**Document extract**
# Tinking of transporting a hedgie



## hpmmarcondes (Apr 15, 2013)

Hello. I live in brazil now for about 3 years and i recently discoverd that selling ou buying hedgehogs turned iliguel 2 years ago (as the same time i wanted to get another hedgie). so i have been tring meaningless to get one here, and the only way possible is if i enter the country with one. the only option that i see is going to argentina (i normally go there for visits) and taking him with me back to Brazil. but the plane ride is about 3 hours and i dont think they allow any animal to go with you. so, i would have to risk him going in the carier (wich i thing is cold, yes? not to meantion the 2 000 dollars fee). But what i really want to know is, would hedgehog be ok in the carier? is it too strasefull for the hedgehog? 

ps; sorry bout my inglish

thanks


----------



## Kelcey (Mar 28, 2013)

**Data block**
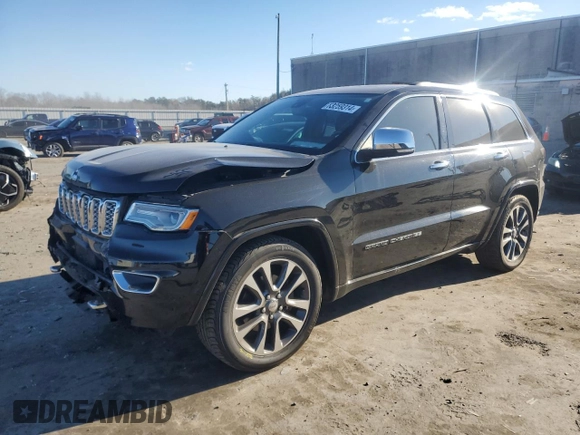 2017 Jeep Grand Cherokee Overland with VIN 1C4RJFCT7HC684746, listed as a Copart auction lot 83259314 with 106,848 mi miles and Salvage Title. Bid and sale history available at carsss.com. Image 1.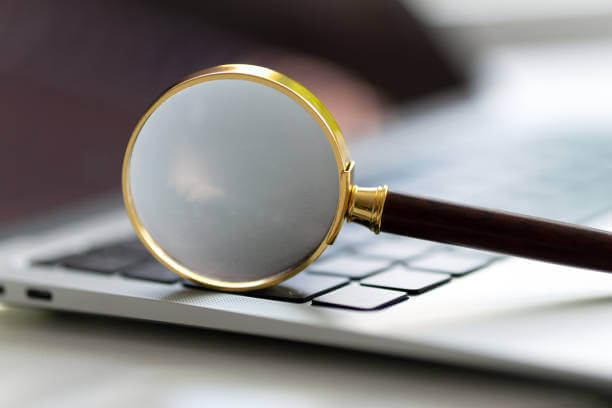 Photo d'une loupe en gros plan, posée sur un clavier d'ordinateur portable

**Problem to solve**
Please pick up the forum thread about flying a hedgehog from Argentina to Brazil and write what comes next.

**Expected answer**
I think anyone on here is going to suggest that not getting a hedgehog in an area where they are illegal is best. What do they do if they catch you? if they euthanize the animals they find, that would be a big risk to take for the hedgehog.


----------



## hpmmarcondes (Apr 15, 2013)

its.not iliguel if you already own the hedgie. but you do have to pay the 2k fee to be.authorized


----------



## Kelcey (Mar 28, 2013)

I'm not sure what the temperature would be, but Im sure there is something you could buy to keep him warm just for three hours. As far as stress, I don't think it would be harmful depending on the airplane carrier conditions.. You would need to ask them about the conditions where they keep the animals.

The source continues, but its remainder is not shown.